Copy every line below precisely, leaving nothing out.

[Opening WORKING DATA section]

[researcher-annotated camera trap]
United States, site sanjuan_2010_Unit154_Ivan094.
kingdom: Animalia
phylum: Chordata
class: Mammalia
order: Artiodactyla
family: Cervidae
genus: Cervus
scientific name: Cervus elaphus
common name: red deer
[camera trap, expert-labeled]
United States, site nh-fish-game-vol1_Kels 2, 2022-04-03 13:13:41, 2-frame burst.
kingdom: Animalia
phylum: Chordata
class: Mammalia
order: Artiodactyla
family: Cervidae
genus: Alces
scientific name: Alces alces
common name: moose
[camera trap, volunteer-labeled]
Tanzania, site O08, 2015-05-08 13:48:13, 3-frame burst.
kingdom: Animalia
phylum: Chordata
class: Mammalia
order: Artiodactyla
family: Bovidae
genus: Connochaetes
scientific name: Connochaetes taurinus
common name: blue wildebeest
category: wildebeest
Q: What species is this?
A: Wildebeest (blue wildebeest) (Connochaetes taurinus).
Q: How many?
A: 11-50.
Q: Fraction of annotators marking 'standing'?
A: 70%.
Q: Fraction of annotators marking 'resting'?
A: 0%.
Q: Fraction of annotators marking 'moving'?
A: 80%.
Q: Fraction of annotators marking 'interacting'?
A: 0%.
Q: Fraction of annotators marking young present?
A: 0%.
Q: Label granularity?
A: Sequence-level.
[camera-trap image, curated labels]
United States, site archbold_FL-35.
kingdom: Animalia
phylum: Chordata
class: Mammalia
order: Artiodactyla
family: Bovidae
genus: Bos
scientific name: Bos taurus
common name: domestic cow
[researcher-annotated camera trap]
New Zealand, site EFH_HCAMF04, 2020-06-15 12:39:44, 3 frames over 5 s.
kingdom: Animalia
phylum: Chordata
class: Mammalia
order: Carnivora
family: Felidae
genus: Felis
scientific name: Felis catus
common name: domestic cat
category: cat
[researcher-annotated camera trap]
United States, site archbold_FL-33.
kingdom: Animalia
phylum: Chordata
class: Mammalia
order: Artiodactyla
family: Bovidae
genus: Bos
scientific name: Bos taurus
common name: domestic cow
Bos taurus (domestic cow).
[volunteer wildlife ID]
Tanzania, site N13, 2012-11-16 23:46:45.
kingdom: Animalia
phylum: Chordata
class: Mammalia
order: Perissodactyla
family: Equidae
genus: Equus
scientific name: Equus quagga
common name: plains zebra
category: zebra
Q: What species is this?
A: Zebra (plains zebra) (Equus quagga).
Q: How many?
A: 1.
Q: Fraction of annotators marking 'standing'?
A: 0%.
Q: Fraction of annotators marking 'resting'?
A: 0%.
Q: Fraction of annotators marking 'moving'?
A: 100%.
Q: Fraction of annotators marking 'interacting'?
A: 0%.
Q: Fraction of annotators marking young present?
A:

[Closing WORKING DATA section]

## WRITTEN REPLY:
[researcher-annotated camera trap]
United States, site sanjuan_2010_Unit154_Ivan094.
kingdom: Animalia
phylum: Chordata
class: Mammalia
order: Artiodactyla
family: Cervidae
genus: Cervus
scientific name: Cervus elaphus
common name: red deer
[camera trap, expert-labeled]
United States, site nh-fish-game-vol1_Kels 2, 2022-04-03 13:13:41, 2-frame burst.
kingdom: Animalia
phylum: Chordata
class: Mammalia
order: Artiodactyla
family: Cervidae
genus: Alces
scientific name: Alces alces
common name: moose
[camera trap, volunteer-labeled]
Tanzania, site O08, 2015-05-08 13:48:13, 3-frame burst.
kingdom: Animalia
phylum: Chordata
class: Mammalia
order: Artiodactyla
family: Bovidae
genus: Connochaetes
scientific name: Connochaetes taurinus
common name: blue wildebeest
category: wildebeest
Q: What species is this?
A: Wildebeest (blue wildebeest) (Connochaetes taurinus).
Q: How many?
A: 11-50.
Q: Fraction of annotators marking 'standing'?
A: 70%.
Q: Fraction of annotators marking 'resting'?
A: 0%.
Q: Fraction of annotators marking 'moving'?
A: 80%.
Q: Fraction of annotators marking 'interacting'?
A: 0%.
Q: Fraction of annotators marking young present?
A: 0%.
Q: Label granularity?
A: Sequence-level.
[camera-trap image, curated labels]
United States, site archbold_FL-35.
kingdom: Animalia
phylum: Chordata
class: Mammalia
order: Artiodactyla
family: Bovidae
genus: Bos
scientific name: Bos taurus
common name: domestic cow
[researcher-annotated camera trap]
New Zealand, site EFH_HCAMF04, 2020-06-15 12:39:44, 3 frames over 5 s.
kingdom: Animalia
phylum: Chordata
class: Mammalia
order: Carnivora
family: Felidae
genus: Felis
scientific name: Felis catus
common name: domestic cat
category: cat
[researcher-annotated camera trap]
United States, site archbold_FL-33.
kingdom: Animalia
phylum: Chordata
class: Mammalia
order: Artiodactyla
family: Bovidae
genus: Bos
scientific name: Bos taurus
common name: domestic cow
Bos taurus (domestic cow).
[volunteer wildlife ID]
Tanzania, site N13, 2012-11-16 23:46:45.
kingdom: Animalia
phylum: Chordata
class: Mammalia
order: Perissodactyla
family: Equidae
genus: Equus
scientific name: Equus quagga
common name: plains zebra
category: zebra
Q: What species is this?
A: Zebra (plains zebra) (Equus quagga).
Q: How many?
A: 1.
Q: Fraction of annotators marking 'standing'?
A: 0%.
Q: Fraction of annotators marking 'resting'?
A: 0%.
Q: Fraction of annotators marking 'moving'?
A: 100%.
Q: Fraction of annotators marking 'interacting'?
A: 0%.
Q: Fraction of annotators marking young present?
A:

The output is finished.